## TASK BRIEF
Could you turn the lines below into a numbered list, dropping any blank lines?

Extracted data entries:
┄┄┄┄┄┄┄┄┄┄┄┄┄┄┄┄┄┄┄┄

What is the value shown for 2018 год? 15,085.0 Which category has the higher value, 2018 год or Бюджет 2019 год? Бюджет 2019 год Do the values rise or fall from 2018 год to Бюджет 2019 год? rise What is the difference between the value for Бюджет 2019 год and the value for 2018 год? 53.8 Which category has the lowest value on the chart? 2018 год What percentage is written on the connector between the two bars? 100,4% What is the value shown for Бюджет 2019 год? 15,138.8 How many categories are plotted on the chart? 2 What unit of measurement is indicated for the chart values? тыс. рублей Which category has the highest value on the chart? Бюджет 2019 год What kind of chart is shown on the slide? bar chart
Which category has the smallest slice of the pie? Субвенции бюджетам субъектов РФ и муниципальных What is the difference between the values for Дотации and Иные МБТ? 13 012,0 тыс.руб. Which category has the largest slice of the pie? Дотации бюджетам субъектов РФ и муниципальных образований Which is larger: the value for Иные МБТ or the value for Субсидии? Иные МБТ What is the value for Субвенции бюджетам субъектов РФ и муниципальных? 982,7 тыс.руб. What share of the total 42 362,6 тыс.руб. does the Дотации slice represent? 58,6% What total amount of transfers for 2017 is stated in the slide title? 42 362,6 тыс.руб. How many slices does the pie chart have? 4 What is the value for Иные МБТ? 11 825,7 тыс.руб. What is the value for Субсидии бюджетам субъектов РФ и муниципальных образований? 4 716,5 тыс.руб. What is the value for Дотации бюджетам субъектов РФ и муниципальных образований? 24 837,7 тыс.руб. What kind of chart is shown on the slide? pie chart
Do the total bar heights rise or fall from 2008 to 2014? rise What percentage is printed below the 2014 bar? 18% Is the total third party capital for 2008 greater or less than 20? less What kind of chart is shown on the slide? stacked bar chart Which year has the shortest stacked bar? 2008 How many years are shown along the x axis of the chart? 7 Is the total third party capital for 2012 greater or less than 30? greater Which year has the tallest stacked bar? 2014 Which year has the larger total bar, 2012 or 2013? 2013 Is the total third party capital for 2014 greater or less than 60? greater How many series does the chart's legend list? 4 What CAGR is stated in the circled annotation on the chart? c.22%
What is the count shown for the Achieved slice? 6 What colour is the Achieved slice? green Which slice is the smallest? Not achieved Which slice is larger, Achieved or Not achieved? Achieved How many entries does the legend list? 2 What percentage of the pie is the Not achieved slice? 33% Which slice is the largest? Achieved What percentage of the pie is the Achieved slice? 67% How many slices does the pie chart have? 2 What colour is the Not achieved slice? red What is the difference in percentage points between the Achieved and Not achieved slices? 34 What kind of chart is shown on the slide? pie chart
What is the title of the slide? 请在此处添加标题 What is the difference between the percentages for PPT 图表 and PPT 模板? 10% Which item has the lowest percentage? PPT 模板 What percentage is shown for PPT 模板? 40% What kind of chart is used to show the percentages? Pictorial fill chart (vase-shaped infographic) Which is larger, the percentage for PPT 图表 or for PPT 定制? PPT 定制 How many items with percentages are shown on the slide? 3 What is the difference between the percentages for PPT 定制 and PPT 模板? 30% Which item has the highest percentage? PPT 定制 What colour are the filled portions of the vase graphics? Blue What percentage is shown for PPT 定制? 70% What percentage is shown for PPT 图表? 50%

┄┄┄┄┄┄┄┄┄┄┄┄┄┄┄┄┄┄┄┄

## RESPONSE BOX
1. What is the value shown for 2018 год? 15,085.0 Which category has the higher value, 2018 год or Бюджет 2019 год? Бюджет 2019 год Do the values rise or fall from 2018 год to Бюджет 2019 год? rise What is the difference between the value for Бюджет 2019 год and the value for 2018 год? 53.8 Which category has the lowest value on the chart? 2018 год What percentage is written on the connector between the two bars? 100,4% What is the value shown for Бюджет 2019 год? 15,138.8 How many categories are plotted on the chart? 2 What unit of measurement is indicated for the chart values? тыс. рублей Which category has the highest value on the chart? Бюджет 2019 год What kind of chart is shown on the slide? bar chart
2. Which category has the smallest slice of the pie? Субвенции бюджетам субъектов РФ и муниципальных What is the difference between the values for Дотации and Иные МБТ? 13 012,0 тыс.руб. Which category has the largest slice of the pie? Дотации бюджетам субъектов РФ и муниципальных образований Which is larger: the value for Иные МБТ or the value for Субсидии? Иные МБТ What is the value for Субвенции бюджетам субъектов РФ и муниципальных? 982,7 тыс.руб. What share of the total 42 362,6 тыс.руб. does the Дотации slice represent? 58,6% What total amount of transfers for 2017 is stated in the slide title? 42 362,6 тыс.руб. How many slices does the pie chart have? 4 What is the value for Иные МБТ? 11 825,7 тыс.руб. What is the value for Субсидии бюджетам субъектов РФ и муниципальных образований? 4 716,5 тыс.руб. What is the value for Дотации бюджетам субъектов РФ и муниципальных образований? 24 837,7 тыс.руб. What kind of chart is shown on the slide? pie chart
3. Do the total bar heights rise or fall from 2008 to 2014? rise What percentage is printed below the 2014 bar? 18% Is the total third party capital for 2008 greater or less than 20? less What kind of chart is shown on the slide? stacked bar chart Which year has the shortest stacked bar? 2008 How many years are shown along the x axis of the chart? 7 Is the total third party capital for 2012 greater or less than 30? greater Which year has the tallest stacked bar? 2014 Which year has the larger total bar, 2012 or 2013? 2013 Is the total third party capital for 2014 greater or less than 60? greater How many series does the chart's legend list? 4 What CAGR is stated in the circled annotation on the chart? c.22%
4. What is the count shown for the Achieved slice? 6 What colour is the Achieved slice? green Which slice is the smallest? Not achieved Which slice is larger, Achieved or Not achieved? Achieved How many entries does the legend list? 2 What percentage of the pie is the Not achieved slice? 33% Which slice is the largest? Achieved What percentage of the pie is the Achieved slice? 67% How many slices does the pie chart have? 2 What colour is the Not achieved slice? red What is the difference in percentage points between the Achieved and Not achieved slices? 34 What kind of chart is shown on the slide? pie chart
5. What is the title of the slide? 请在此处添加标题 What is the difference between the percentages for PPT 图表 and PPT 模板? 10% Which item has the lowest percentage? PPT 模板 What percentage is shown for PPT 模板? 40% What kind of chart is used to show the percentages? Pictorial fill chart (vase-shaped infographic) Which is larger, the percentage for PPT 图表 or for PPT 定制? PPT 定制 How many items with percentages are shown on the slide? 3 What is the difference between the percentages for PPT 定制 and PPT 模板? 30% Which item has the highest percentage? PPT 定制 What colour are the filled portions of the vase graphics? Blue What percentage is shown for PPT 定制? 70% What percentage is shown for PPT 图表? 50%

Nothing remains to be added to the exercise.